Pour le moment, l'avocat de la défense n'arrive pas à comprendre la raison pour laquelle l'arrestation a mis plus de 13 mois à s'effectuer.

La preuve semble démontrer que Boudreault s'était retrouvé dans le collimateur des agents de la Sûreté du Québec rapidement. Il avait été rencontré à la suite des événements du 27 septembre et du 26 octobre 2014, mais il avait été relâché.

Preuves scientifiques

Des preuves scientifiques auraient toutefois permis son identification formelle.

En septembre 2014, Boudreault aurait été aperçu à rôder autour de deux résidences de la localité de Saint-Ambroise. Il n'aurait rien fait d'autre. Un mois plus tard, le 26 octobre, il s'est permis d'entrer dans une résidence privée et aurait profité de l'occasion pour agresser l'occupante.

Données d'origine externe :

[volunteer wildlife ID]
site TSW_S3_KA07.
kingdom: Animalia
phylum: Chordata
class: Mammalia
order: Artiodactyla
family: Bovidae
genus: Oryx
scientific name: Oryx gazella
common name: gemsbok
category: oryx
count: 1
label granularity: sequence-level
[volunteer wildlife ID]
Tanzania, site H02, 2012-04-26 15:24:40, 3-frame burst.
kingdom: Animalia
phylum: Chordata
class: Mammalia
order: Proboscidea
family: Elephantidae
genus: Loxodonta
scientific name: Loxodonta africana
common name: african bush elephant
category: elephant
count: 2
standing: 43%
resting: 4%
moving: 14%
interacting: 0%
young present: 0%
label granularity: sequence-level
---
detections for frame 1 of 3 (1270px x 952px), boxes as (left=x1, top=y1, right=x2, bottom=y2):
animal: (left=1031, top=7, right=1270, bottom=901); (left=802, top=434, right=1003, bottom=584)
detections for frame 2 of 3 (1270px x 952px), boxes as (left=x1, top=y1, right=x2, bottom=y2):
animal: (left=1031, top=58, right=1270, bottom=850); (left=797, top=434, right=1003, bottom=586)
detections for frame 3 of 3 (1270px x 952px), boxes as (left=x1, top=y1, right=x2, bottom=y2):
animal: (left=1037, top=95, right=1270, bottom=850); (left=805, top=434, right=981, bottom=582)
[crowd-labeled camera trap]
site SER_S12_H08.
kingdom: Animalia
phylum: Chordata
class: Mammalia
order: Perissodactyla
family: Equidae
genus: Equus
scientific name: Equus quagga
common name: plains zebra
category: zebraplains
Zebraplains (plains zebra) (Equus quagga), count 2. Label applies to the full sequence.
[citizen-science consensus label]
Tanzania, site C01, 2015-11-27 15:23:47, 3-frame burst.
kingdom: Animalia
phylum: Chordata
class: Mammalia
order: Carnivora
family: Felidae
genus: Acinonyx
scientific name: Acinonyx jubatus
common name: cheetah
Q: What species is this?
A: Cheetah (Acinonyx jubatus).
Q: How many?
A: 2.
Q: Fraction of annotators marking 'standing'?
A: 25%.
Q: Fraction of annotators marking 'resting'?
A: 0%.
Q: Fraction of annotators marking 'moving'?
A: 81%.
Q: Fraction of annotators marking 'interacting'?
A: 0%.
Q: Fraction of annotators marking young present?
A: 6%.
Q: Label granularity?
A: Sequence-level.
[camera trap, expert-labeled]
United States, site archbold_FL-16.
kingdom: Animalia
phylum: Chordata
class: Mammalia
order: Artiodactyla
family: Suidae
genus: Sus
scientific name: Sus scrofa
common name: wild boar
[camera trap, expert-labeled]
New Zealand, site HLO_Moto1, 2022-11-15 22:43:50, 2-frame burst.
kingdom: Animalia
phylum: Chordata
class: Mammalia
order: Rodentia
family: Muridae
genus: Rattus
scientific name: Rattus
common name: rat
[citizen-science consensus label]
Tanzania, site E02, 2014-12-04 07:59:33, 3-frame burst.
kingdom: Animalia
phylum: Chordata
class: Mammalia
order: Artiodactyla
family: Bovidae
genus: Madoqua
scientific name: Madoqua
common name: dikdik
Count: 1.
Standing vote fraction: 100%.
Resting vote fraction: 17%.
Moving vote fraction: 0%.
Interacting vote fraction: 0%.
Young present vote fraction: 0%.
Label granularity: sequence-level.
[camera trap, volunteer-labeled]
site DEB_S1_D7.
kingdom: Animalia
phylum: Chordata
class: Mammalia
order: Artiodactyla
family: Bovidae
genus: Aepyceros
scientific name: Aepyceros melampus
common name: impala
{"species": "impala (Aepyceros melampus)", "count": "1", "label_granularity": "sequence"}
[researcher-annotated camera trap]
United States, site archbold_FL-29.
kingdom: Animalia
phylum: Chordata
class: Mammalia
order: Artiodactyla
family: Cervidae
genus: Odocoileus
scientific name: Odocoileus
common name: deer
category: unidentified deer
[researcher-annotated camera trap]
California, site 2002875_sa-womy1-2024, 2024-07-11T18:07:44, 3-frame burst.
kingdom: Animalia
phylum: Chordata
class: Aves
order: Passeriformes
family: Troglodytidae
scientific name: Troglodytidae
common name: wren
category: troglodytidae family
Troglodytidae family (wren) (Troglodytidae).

Au départ, la victime croyait que son fils venait d'arriver à la maison. Il lui aurait mis les mains sur les épaules, ce qui n'était pas inhabituel. C'est lorsqu'il a descendu ses mains sur les fesses et dans le pantalon de la dame que celle-ci s'est rendu compte que ce n'était pas son fils. Elle a réussi à faire fuir l'agresseur.

«Mon client aurait dit à la dame qu'il la trouvait belle et qu'il avait envie de lui faire l'amour. Il en a profité pour tripoter les seins de la dame», a raconté Me Cantin.

Avant de reprendre sa liberté, Boudreault a écouté les accusations déposées contre lui. Il n'en menait pas large dans la boîte des accusés, surtout que sa conjointe et son beau-père se trouvaient sur place.

Maintenant qu'il peut retourner chez lui, Michel Boudreault a accepté de se plier à plusieurs conditions énoncées par Me Jean-Sébastien Lebel, de la Couronne. Il lui sera notamment interdit d'entrer en contact avec la victime et il devra absolument prendre un rendez-vous avec son médecin traitant et rencontrer une travailleuse sociale.

Le dossier doit revenir devant le tribunal le 22 février.